Cascade-CLIP: Cascaded Vision-Language Embeddings Alignment for Zero-Shot Semantic Segmentation

TL;DR

This work introduces a series of independent decoders to align the multi-level visual features with the text embeddings in a cascaded way, forming a novel but simple framework named Cascade-CLIP that achieves superior zero-shot performance on segmentation benchmarks.

Abstract

Pre-trained vision-language models, e.g., CLIP, have been successfully applied to zero-shot semantic segmentation. Existing CLIP-based approaches primarily utilize visual features from the last layer to align with text embeddings, while they neglect the crucial information in intermediate layers that contain rich object details. However, we find that directly aggregating the multi-level visual features weakens the zero-shot ability for novel classes. The large differences between the visual features from different layers make these features hard to align well with the text embeddings. We resolve this problem by introducing a series of independent decoders to align the multi-level visual features with the text embeddings in a cascaded way, forming a novel but simple framework named Cascade-CLIP. Our Cascade-CLIP is flexible and can be easily applied to existing zero-shot semantic segmentation methods. Experimental results show that our simple Cascade-CLIP achieves superior zero-shot performance on segmentation benchmarks, like COCO-Stuff, Pascal-VOC, and Pascal-Context. Our code is available at: https://github.com/HVision-NKU/Cascade-CLIP

Figures (8)

• Figure 1: Motivation illustration of Cascade-CLIP. The cosine similarity map (above) indicates the visual features from the intermediate layers of CLIP pmlr-v139-radford21a layers can capture richer local object details compared to the last one (Layer 12).
• Figure 2: Three zero-shot segmentation approaches based on CLIP. (a) ZegCLIP relies on the last-layer visual features without considering information from intermediate layers. (b) Inspired by SegFormer xie2021segformer, we fuse both intermediate- and last-layers features to enhance feature representation, yet this integration disrupts the correlation between text and visual features. (c) To alleviate this issue, our Cascade-CLIP separats the image encoder and aligns independent text-image decoders for deep features and middle features respectively, and finally cascades the segmentation results.
• Figure 3: Architecture of our Cascade-CLIP. The CLIP visual encoder is divided into multiple stages.
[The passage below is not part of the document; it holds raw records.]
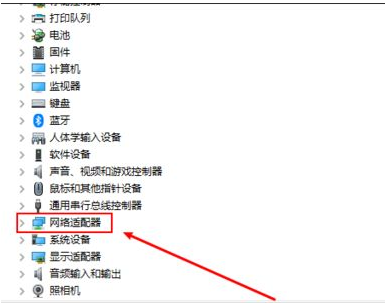 Win10電腦藍屏死機錯誤代碼irql_not_less_or_equal怎么辦？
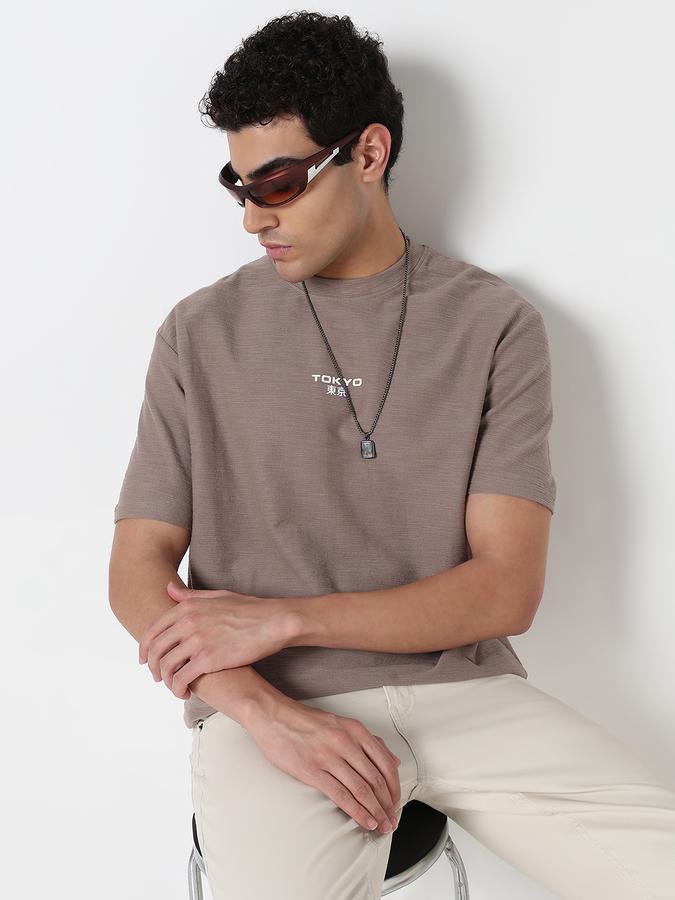 Solid Men Round Neck T-Shirt 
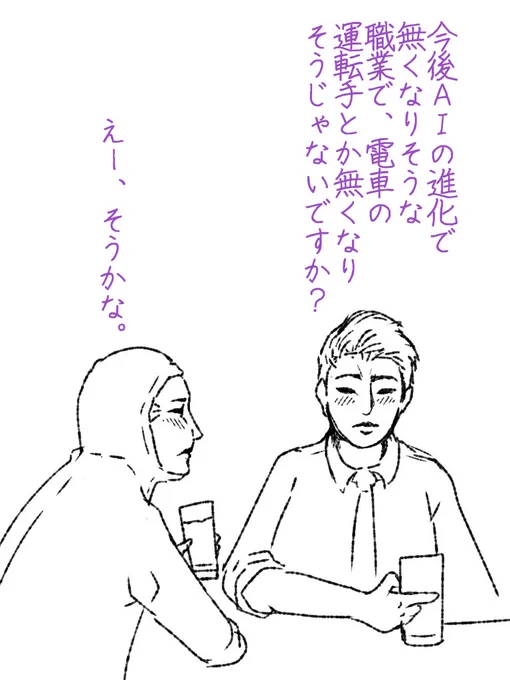 何故かAIの進化を妄信する後輩君。 #帝国日和 #AI

第140話『まずは蒸発しても問題にならない法整備』 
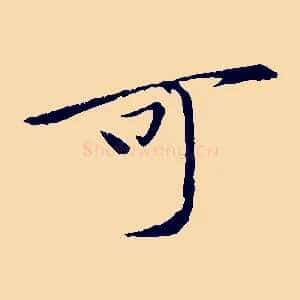 可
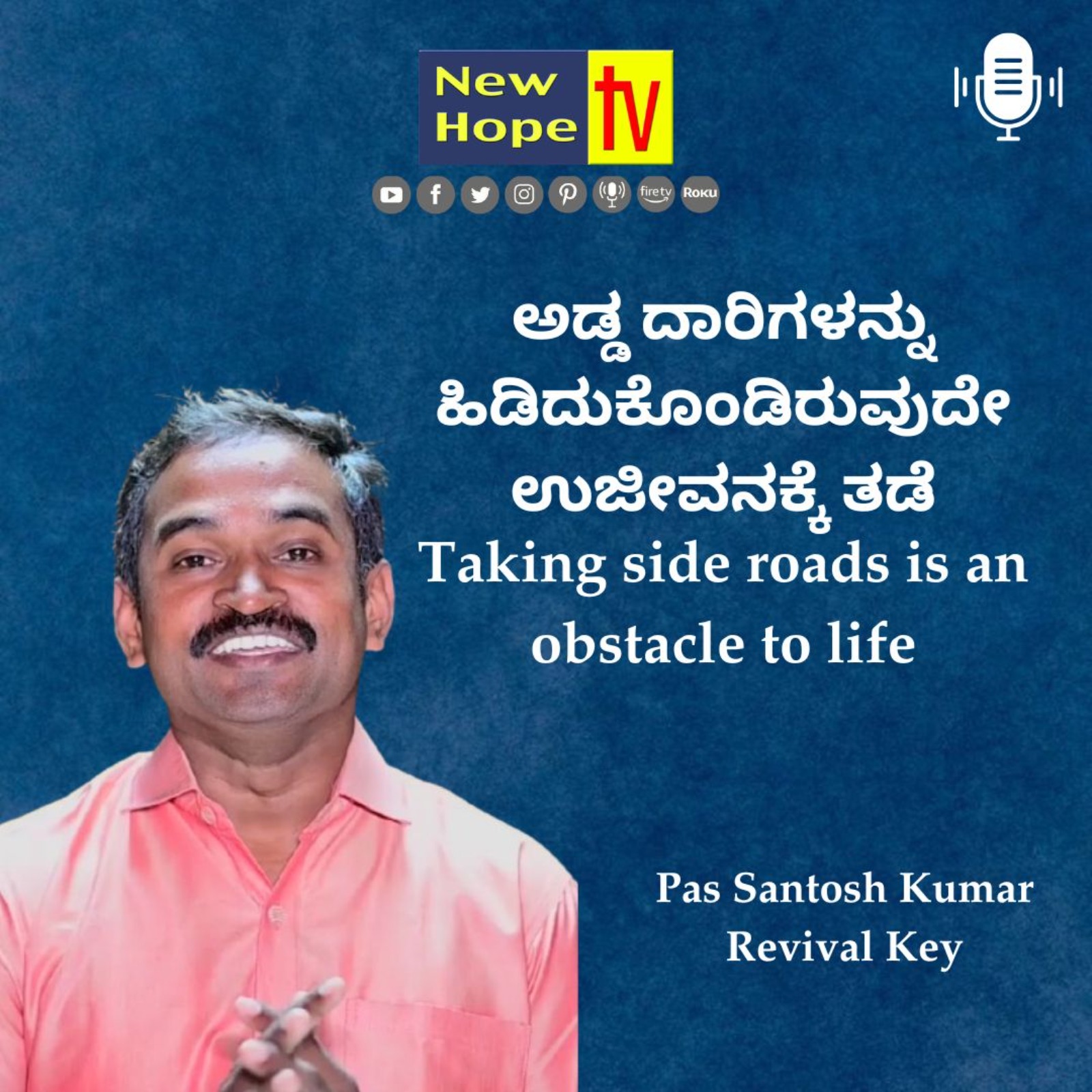 ಅಡ್ಡ ದಾರಿಗಳನ್ನು ಹಿಡಿದುಕೊಂಡಿರುವುದೇ ಉಜೀವನಕ್ಕೆ ತಡೆ | Pas Santosh Kumar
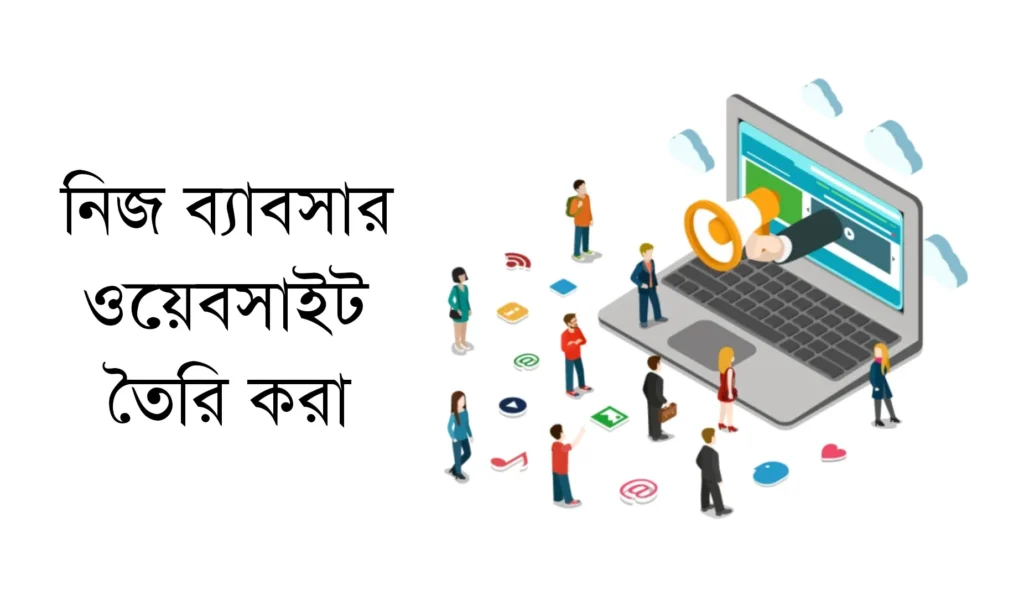 নিজ ব্যাবসার ওয়েবসাইট তৈরি করা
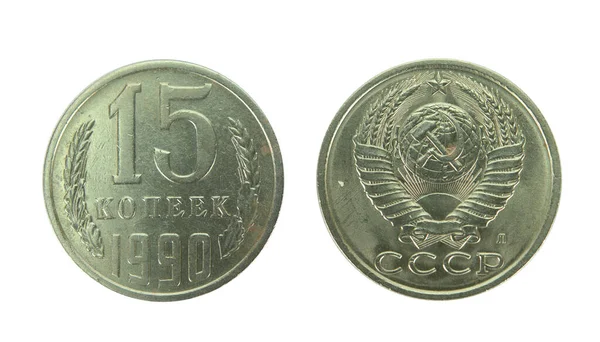 Fifteen Kopeck Metal Coin Issued Soviet Union Isolated White Background — Stockfoto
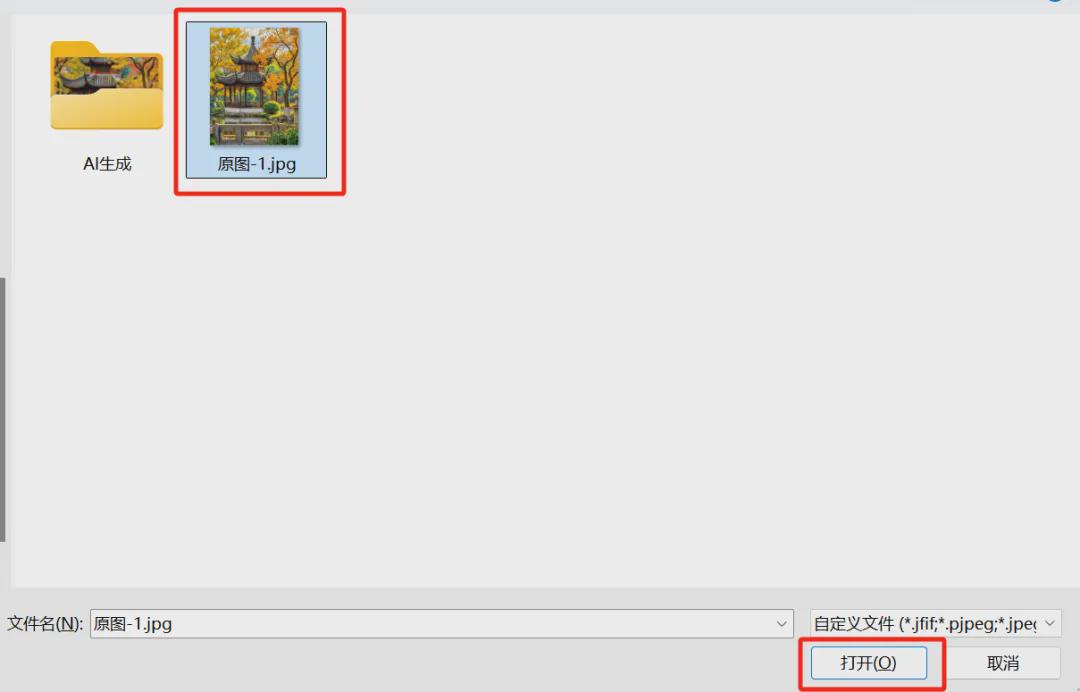 看到喜欢的图片，用AI工具（腾讯元宝+即梦）快速制作出类似素材图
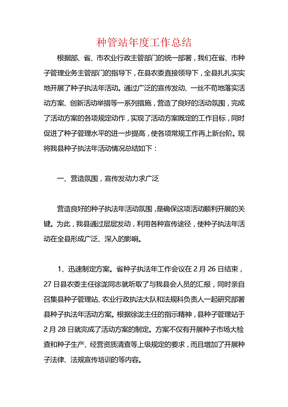 种管站年度工作总结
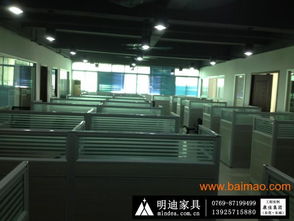 东莞明迪家具 为康佳集团定制安装办公屏风，专业批发供应商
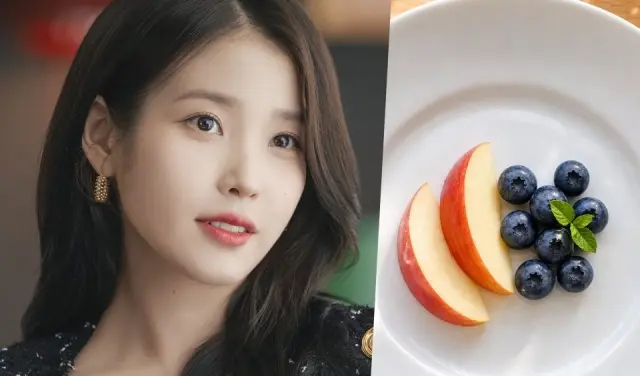 IU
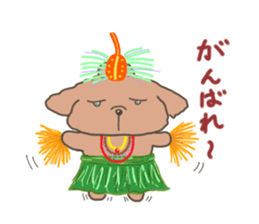 Every day of the toy poodle. sticker #6842025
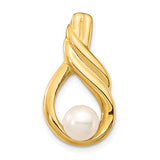 14k-6-7mm-white-button-freshwater-cultured-pearl-pendant-chain-slide-SolomonJeweler-Wichita-KS-CustomJewelry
Then, we employ the NGA module to aggregate features of blocks within each stage and assign an independent text-image decoder for aggregated visual features and non-sharing text embeddings. In the text-image decoder (right part of the figure), the segmentation mask could be calculated by the scaled dot product attention via the Multihead Attention (Attn) layers, inspired by zhang2022segvit. Finally, we combine the multi-level semantic masks produced by different cascaded decoders to enhance segmentation predictions. (Please refer to Sec. \ref{['sec: NGA']} for details.)
• Figure 4: Centered kernel alignment heatmap kornblith2019similarity between layers of (a) Original CLIP and (b) Cascade-CLIP (Ours). The last row (red box) shows the similarity between features from the last layer and other layers. The green box illustrates the similarity between adjacent layers.
• Figure 5: Qualitative transductive results on COCO-Stuff 164K. The black and red tags represent seen and unseen classes, respectively.